No ven otra alternativa porque las fiebres que produce la peste de irse nublan el pensamiento. Por eso en Necoclí se ven decididos, se dan moral entre sí frente a todo lo que venga en el nuevo tramo del camino.
Los que ya salieron y los que vendrán van igualmente resueltos a la suerte que les toque porque la peste de huir tiene la capacidad de neutralizar cualquier duda.
Se van igual que aquellos soldados que fueron destinados a la guerra: saben que posiblemente no sobrevivirán, pero que no tienen otro camino.
En una de las calles de este pueblo costero, un grupo de migrantes carga con determinación sus mochilas, colchonetas y botas de caucho, mientras sus niños juegan trepados en un pequeño árbol y gritan: “Estoy en la selva, estoy en la selva…”.
Cuando arrancan a paso firme para el embarcadero, su lancha debe ser, a esta hora de mediodía, la 12 o la 13 que ha salido desde cuando comenzaron a surcar el mar a las seis de la mañana. Se les ve alejarse por otra calle empolvada, cuidándose los unos a los otros.
....................
— Ejercicio propuesto 1 —
Cita literalmente todo el pasaje del texto sobre los migrantes en Necoclí que va desde "Cuando arrancan a" hasta "a los otros.".
— Ejercicio propuesto 2 —
Prolonga el texto sobre los migrantes en Necoclí a partir de donde termina.
Los datos no guardan relación con el texto.

— Entradas de datos guardadas —
....................
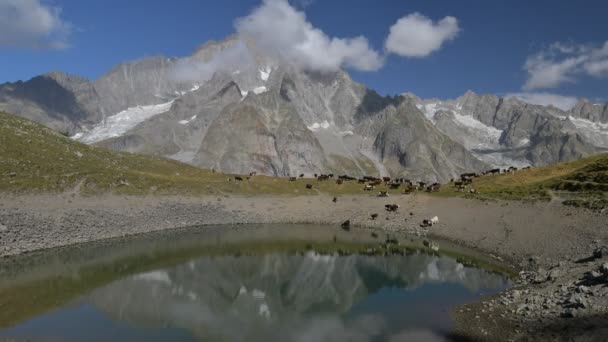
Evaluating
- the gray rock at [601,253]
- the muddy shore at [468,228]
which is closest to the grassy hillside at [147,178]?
the muddy shore at [468,228]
....................
— Respuesta 1 —
Cuando arrancan a paso firme para el embarcadero, su lancha debe ser, a esta hora de mediodía, la 12 o la 13 que ha salido desde cuando comenzaron a surcar el mar a las seis de la mañana. Se les ve alejarse por otra calle empolvada, cuidándose los unos a los otros.

— Respuesta 2 —
No van felices, pero tampoco tristes. El más pequeño del grupo, de unos tres años, llora a los gritos porque debió bajarse del triciclo azul que le prestó otro niño del pueblo. Cada partida implica rupturas emocionales, todas de proporciones enormes, de acuerdo con lo que cada uno siente y vive.
Ojalá sobrevivan al viaje sanos y salvos. Ojalá la vida por fin les sonría.
Pero también, ojalá la peste de la huida tenga algún día su antídoto: la equidad social, las oportunidades para todos, la tolerancia, el fin de las barreras sociales y políticas, la justicia social… utopías todas, tan grandes e inalcanzables como las ilusiones que lleva consigo cada migrante.